Rebuttal: Julia Tarver Wood
Ms. Wood begins by addressing a question from the Judge on evidence of Google’s dominance in the market for open web display, where Dunn had suggested that Lee looked at transaction volume vs. the product market. She explained that log level data used by Dr. Lee to form his analysis is the evidence.
She then brings us home with a fast and fiery closing. She says as she watched this trial play out, she’s reminded of Dickens’ Tale of Two Cities - it’s up to the Court to decide which is consistent with what they heard on the witness stand - particularly from market participants (again nodding to Google calling only one not on payroll). Opinions of their experts were, she says, at war with the facts.
She says it’s rich to be accused of gerrymandering market definitions by a company that instructed employees to use preferred terms and speak freely only in automatically deleting chats, asking Judge again for adverse inferences.

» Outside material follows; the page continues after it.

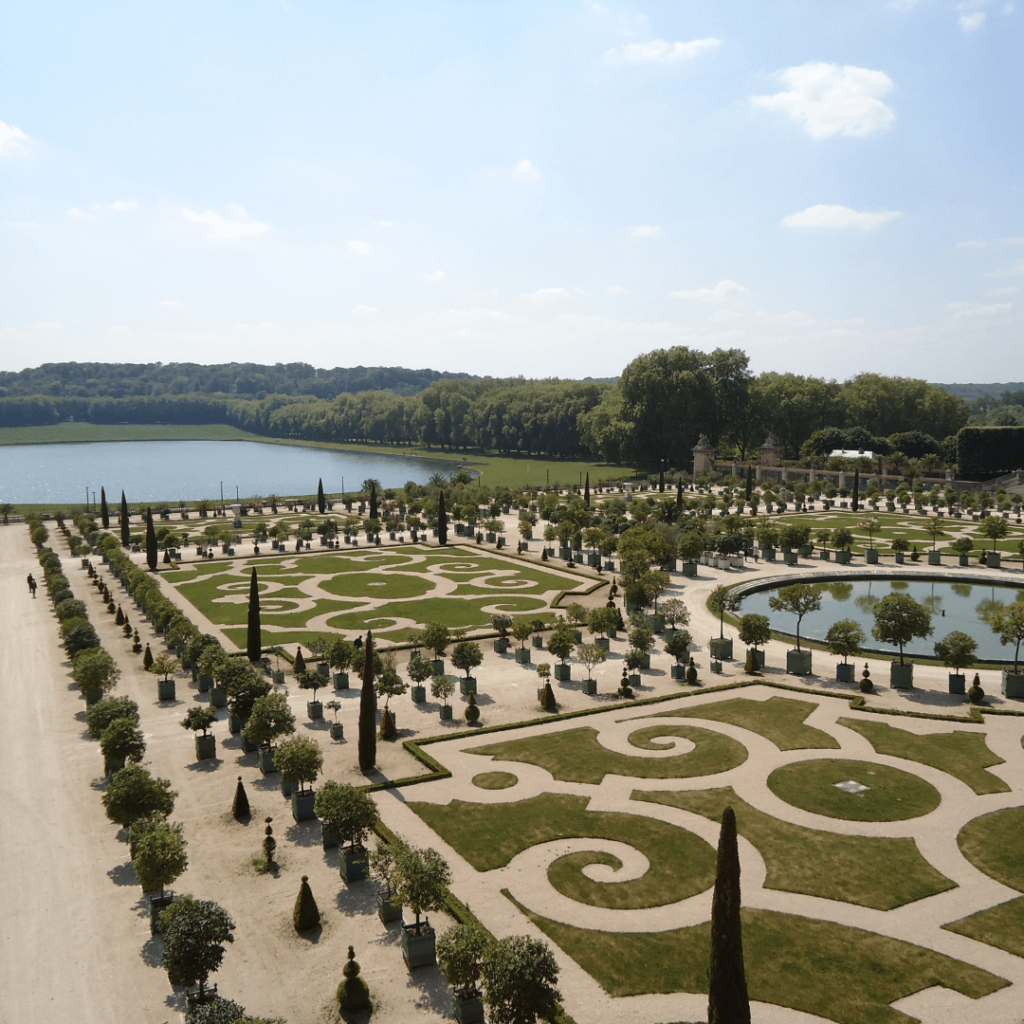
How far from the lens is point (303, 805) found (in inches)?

Wood claps back at the accusation by Google of DOJ making up points for litigation when it’s Google that switched positions between the California case and this one.
We go back to the 4 monopolists chart and how output expansion is not indicia of a lack of monopoly behavior. Markets can thrive while still having monopolists in them. She reminds the Court that while defense referenced TikTok, Amazon, and Facebook repeatedly, we never heard how they compete for open web display ads. Nine out of ten open web display transactions pass through Google’s hands, she explains. Google’s dominance was so pervasive that the industry came together to develop a “hack” to get around an ad server not serving its own customers.
All roads lead back to Google. After a HB auction, the price goes right back into the ad server for Google’s last look, she reminds. And so, despite HB being “alive and well today,” these figures are included in the market shares that DOJ presented to the court.
She speaks to the irrationally high rents Google is able to charge while degrading product quality, and the view by the market of Google as an “authoritarian intermediary,” calling back to Xoogler Chris LaSala’s statements. Wood calls Google on their games, saying that when you open up the aperture and zoom out you lose sight of the details and the realities - maybe all that matters is buyers and sellers, for example - but that this obscures the purpose of antitrust. As Judge Brinkema makes a Dickens/guillotine joke, Ms. Wood brings her rebuttal to a close. DOJ isn’t asking the Court to overturn Amex or Trinko - simply to apply facts as the Judge has heard them to the law as it has been written.
What comes next?
Judge Brinkema closes us out by reiterating that this is the best tried case of her career, and she’s incredibly happy with how both sides argued their cases and treated one another.
With that, we wait for a decision. No further update from what we heard at end of trial, which was that EOY may not be possible, seeming to suggest a Q1 ‘25 opinion.